▸ COMPLETE THE FOLLOWING
(1) Please quote the Health Republic article from "New York state" to "than 200,000 people.".
(2) Answer these questions using the Health Republic article:
(a) For how many people does Friday's announcement disrupt health coverage?
(b) How much did the insurer receive in taxpayer-funded loans?
(c) How many nonprofit co-ops were created under ACA?
(3) Decide whether each statement agrees with the Health Republic article. Give yes or no, followed by the deciding words from the article.
(a) The insurer lost $130 million during its first 18 months of operations.
(b) Individual coverage and small group plans would continue through the end of March.
(c) It is already known how much of the loans the company will repay.

New York state and federal regulators ordered the U.S.’s largest nonprofit health insurance provider established under the Affordable Care Act, the Health Republic Insurance of New York, to shut its doors by the end of the year as it continues to trend toward insolvency.

The announcement Friday disrupts health coverage for more than 200,000 people.

The Health Republic Insurance of New York received more than $265 million in taxpayer-funded loans, according to the Centers for Medicare and Medicaid Services. It is too early to know how much the company will be able to repay.

“While we are deeply disappointed with this outcome, we believe it is in the best interests of our members,” the group said in a statement Friday, adding that the structure of ACA’s co-op program created challenges “too difficult to overcome.”

Despite becoming the second largest provider of health coverage on the state’s ACA exchange, Politico reported the insurer lost $130 million during its first 18 months of operations.

The Department of Financial Services said individual coverage and small group plans would continue through the end of December, but customers will have to find coverage through other health insurance providers for 2016.

Health Republic has about 210,000 members, making it the largest of the 23 nonprofit co-ops created under ACA to promote competition in state marketplaces.

▸ DATA UNDER STUDY
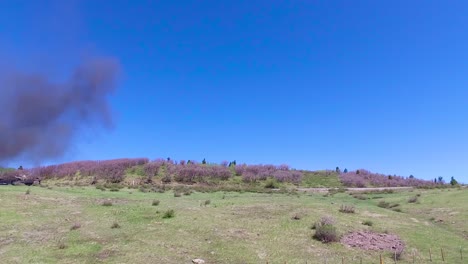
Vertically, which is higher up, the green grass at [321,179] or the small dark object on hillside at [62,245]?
the green grass at [321,179]

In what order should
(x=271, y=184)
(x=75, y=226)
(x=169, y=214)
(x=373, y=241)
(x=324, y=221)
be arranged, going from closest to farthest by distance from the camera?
(x=373, y=241)
(x=75, y=226)
(x=324, y=221)
(x=169, y=214)
(x=271, y=184)

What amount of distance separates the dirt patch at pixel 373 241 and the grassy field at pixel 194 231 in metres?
0.67

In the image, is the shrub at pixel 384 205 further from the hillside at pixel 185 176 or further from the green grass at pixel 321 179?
the green grass at pixel 321 179

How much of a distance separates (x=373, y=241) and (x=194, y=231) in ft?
37.0

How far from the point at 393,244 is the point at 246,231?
360 inches

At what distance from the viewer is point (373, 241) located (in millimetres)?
24719

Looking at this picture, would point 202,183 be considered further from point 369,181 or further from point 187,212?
point 187,212

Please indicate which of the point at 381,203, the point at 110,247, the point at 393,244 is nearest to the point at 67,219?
the point at 110,247

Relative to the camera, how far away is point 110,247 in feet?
70.9

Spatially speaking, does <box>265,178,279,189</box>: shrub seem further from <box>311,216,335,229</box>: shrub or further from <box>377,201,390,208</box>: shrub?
<box>311,216,335,229</box>: shrub

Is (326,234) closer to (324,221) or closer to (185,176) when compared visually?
(324,221)

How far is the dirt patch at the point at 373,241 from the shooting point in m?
23.7

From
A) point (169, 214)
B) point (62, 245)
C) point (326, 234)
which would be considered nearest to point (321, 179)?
point (169, 214)

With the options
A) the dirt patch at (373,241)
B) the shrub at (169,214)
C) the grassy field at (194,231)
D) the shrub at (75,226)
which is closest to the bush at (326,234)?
the grassy field at (194,231)
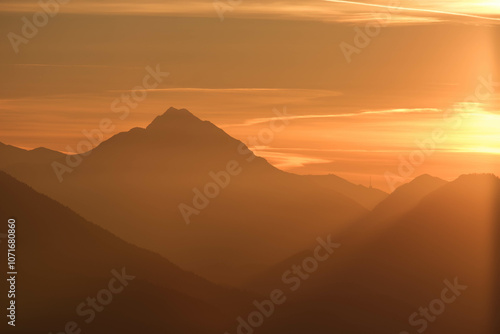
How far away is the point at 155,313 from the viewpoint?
189875 mm

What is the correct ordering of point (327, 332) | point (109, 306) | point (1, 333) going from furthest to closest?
point (327, 332)
point (109, 306)
point (1, 333)

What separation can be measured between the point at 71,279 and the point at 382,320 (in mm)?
79647

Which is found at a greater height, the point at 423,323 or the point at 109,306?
the point at 423,323

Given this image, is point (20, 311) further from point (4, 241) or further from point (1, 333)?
point (4, 241)

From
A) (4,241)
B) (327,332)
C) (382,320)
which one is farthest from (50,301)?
(382,320)

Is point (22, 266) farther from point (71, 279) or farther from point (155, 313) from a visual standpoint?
point (155, 313)

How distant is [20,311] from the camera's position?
170625 mm

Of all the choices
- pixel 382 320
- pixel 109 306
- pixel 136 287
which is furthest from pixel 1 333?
pixel 382 320

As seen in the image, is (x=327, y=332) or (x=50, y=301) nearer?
(x=50, y=301)

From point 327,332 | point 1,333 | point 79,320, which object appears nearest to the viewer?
point 1,333

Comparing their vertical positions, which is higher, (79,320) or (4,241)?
(4,241)

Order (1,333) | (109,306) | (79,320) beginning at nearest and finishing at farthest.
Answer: (1,333)
(79,320)
(109,306)

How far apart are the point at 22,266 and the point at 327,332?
257 ft

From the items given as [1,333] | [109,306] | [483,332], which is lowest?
[1,333]
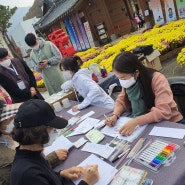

▸ OUTPUTS FOR THE TASKS
(1)
New York state and federal regulators ordered the U.S.’s largest nonprofit health insurance provider established under the Affordable Care Act, the Health Republic Insurance of New York, to shut its doors by the end of the year as it continues to trend toward insolvency.

The announcement Friday disrupts health coverage for more than 200,000 people.

(2)
(a) More than 200,000 people.
(b) More than $265 million.
(c) 23.

(3)
(a) Yes: "the insurer lost $130 million during its first 18 months of operations"
(b) No: "individual coverage and small group plans would continue through the end of December"
(c) No: "It is too early to know how much the company will be able to repay."